Nvidia (NASDAQ:NVDA) was in the spotlight on Monday after investment firms UBS and Wolfe Research raised their price targets, noting that recent checks indicate that demand for its upcoming Blackwell line is "exceedingly robust."
Shares rose 2% in late trading.
Based on the recent checks into Blackwell, it's likely that Nvidia could earn roughly $5 per share in 2025 as the order pipeline for NVL72 and NVL36 is "materially larger" than it was just two months as the budgets for the major hyperscalers firm up, UBS analyst Timothy Arcuri said. Arcuri raised his price target to $150 from $120 as a result.
Additionally, investors may reap the rewards as a "wall of worry" has cropped up in recent weeks, Arcuri said, pointing out that sentiment has faded in recent memory. (Nvidia received a rare downgrade last week from New Street Research.)
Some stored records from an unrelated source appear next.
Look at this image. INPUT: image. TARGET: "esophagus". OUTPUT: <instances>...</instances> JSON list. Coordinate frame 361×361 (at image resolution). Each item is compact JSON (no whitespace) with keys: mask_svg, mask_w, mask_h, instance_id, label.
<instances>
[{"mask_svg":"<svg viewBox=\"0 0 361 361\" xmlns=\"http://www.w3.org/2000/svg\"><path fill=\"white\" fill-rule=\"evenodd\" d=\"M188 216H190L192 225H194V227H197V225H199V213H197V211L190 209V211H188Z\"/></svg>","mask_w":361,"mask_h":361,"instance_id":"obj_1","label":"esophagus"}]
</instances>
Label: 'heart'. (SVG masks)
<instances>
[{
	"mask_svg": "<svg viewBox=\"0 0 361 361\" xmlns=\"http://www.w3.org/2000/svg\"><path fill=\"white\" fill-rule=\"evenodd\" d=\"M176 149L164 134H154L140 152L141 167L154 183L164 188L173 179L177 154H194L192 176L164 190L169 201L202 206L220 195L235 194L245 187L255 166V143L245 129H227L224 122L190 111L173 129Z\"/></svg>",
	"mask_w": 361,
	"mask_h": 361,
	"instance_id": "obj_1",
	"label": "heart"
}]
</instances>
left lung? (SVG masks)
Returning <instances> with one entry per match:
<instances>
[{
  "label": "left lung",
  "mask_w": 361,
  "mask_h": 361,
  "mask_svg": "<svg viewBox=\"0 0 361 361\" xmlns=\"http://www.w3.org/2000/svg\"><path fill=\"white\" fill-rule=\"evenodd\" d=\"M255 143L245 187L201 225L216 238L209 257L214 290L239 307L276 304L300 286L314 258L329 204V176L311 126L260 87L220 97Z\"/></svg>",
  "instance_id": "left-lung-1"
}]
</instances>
Wolfe analyst Chris Caso also raised his price target to $150, noting that recent checks indicate a path to 50% or more content growth for Nvidia's GPUs in 2025, with incremental upside coming from unit growth and better networking attach rates.
"Since we think it's very early to know where CY25 GPU units will ultimately land we are presently remaining conservative with AI server unit assumptions in our model - but we do think unit growth can provide a source of further upside to our newly revised numbers," Caso wrote in a note to clients.
This story has been updated to include information from Wolfe Research.